- **Instructions to follow**: Exclude the pictures and set down, unaltered, the lines from the one that holds "Productions / Фотобанк Лори" through the end of the data.

Pictures with short captions:
/---

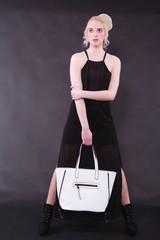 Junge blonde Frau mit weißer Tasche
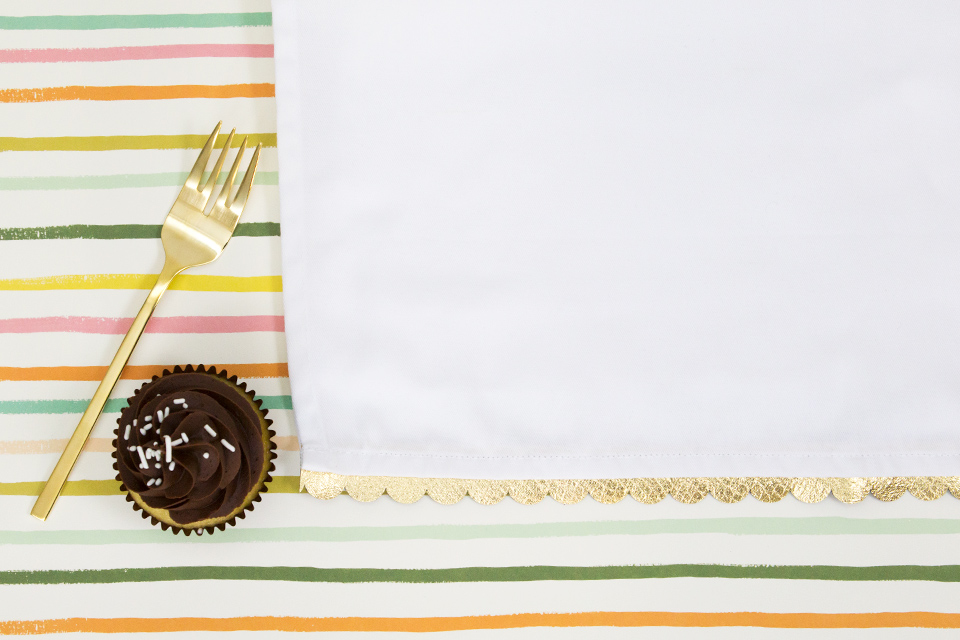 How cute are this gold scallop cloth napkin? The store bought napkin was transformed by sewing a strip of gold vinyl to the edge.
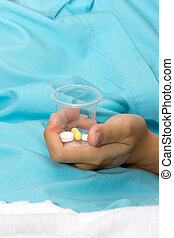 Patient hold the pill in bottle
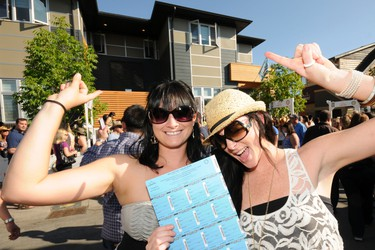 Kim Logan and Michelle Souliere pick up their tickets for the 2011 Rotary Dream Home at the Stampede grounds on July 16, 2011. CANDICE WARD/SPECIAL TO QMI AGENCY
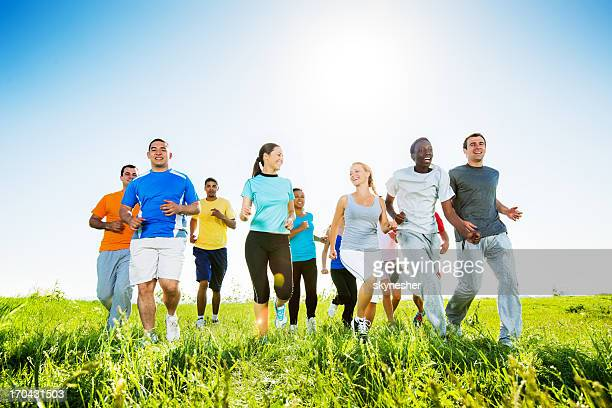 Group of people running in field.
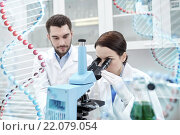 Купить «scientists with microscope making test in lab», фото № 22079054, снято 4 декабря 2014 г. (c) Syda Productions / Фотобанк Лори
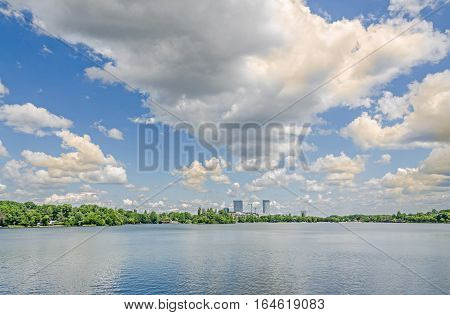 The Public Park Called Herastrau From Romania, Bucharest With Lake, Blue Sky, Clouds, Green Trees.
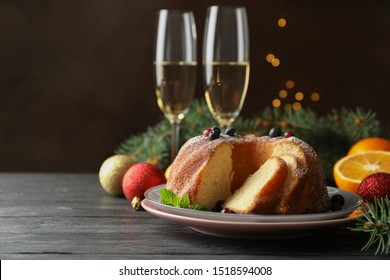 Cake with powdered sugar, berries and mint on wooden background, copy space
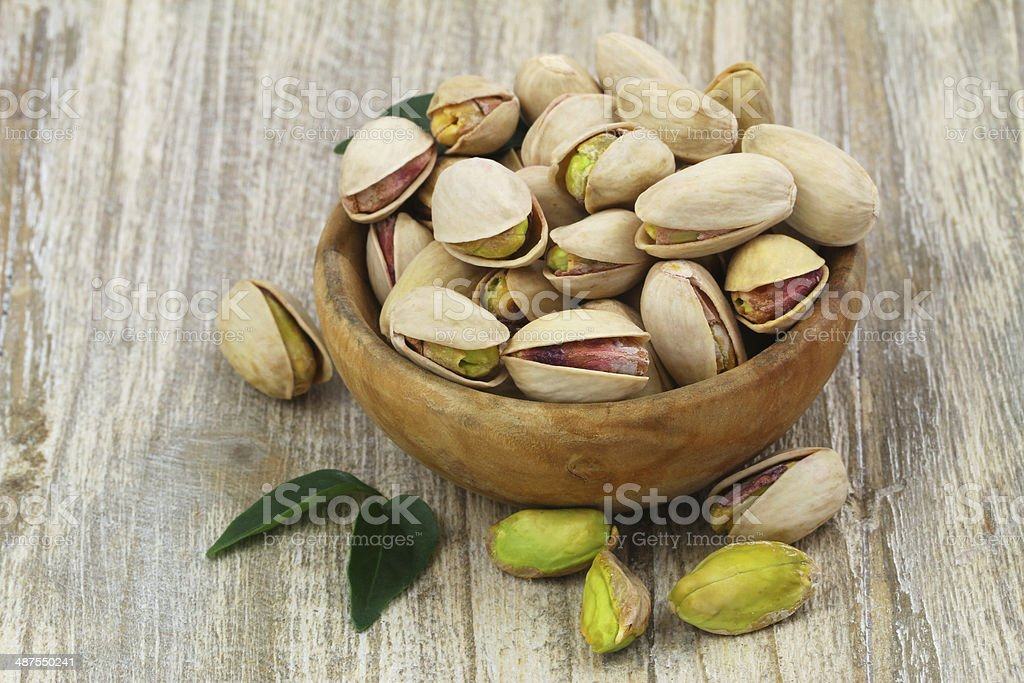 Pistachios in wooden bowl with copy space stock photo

\---

- **Answer box**:
 Купить «scientists with microscope making test in lab», фото № 22079054, снято 4 декабря 2014 г. (c) Syda Productions / Фотобанк Лори
 The Public Park Called Herastrau From Romania, Bucharest With Lake, Blue Sky, Clouds, Green Trees.
 Cake with powdered sugar, berries and mint on wooden background, copy space
 Pistachios in wooden bowl with copy space stock photo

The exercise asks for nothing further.